▸ **Passage shown**
+ + +

# Initiative Tracker — Rework Plan

Status: **APPROVED — executing**
Owner: draistrick (fork → `keen99/ttrpg-initiative-tracker`, private)
Upstream: `code.draft13.com/robert/ttrpg-initiative-tracker` (friend's Gitea)

---

## Goals

1. **Replace Firebase with self-hosted backend.** Browser cannot own a DB file (sandbox). Cross-device (DM + tablet + player view) requires a real backend. Backend is the foundation, built first.
2. **Automated test ecosystem as the baseline.** Lock current behavior before changing it. Skip bug must become provably impossible to reintroduce.
3. **Remain mergeable upstream.** Default behavior (Firebase) preserved behind flag. Upstream `main` stays clean. Friend keeps Firebase path.
4. **Self-hostable in local Docker** (in-house network). Public exposure = future, only after auth + multiuser safety.

## Non-Goals (this plan)

- Changing user-visible functionality beyond the documented bug fixes (skip, manual turn override).

+ + +

▸ **Available data**
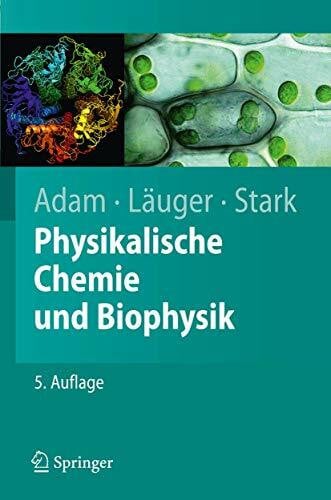 Adam, Gerold Physikalische Chemie und Biophysik (Springer-Lehrbuch) (German Edition)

+ + +

▸ **Request 1**
In the rework plan, what condition must be met before the tracker is exposed publicly?
▸ **Request 2**
Turn the rework plan's goal that starts with "Replace Firebase with self-hosted backend" into a short bulleted list that keeps its main facts.

▸ **Response 1**
Public exposure comes only after auth and multiuser safety are in place.

▸ **Response 2**
- Replace Firebase with a self-hosted backend.
- The browser's sandbox keeps it from owning a database file.
- Working across devices (DM, tablet, and player view) needs a real backend.
- The backend is the foundation and gets built first.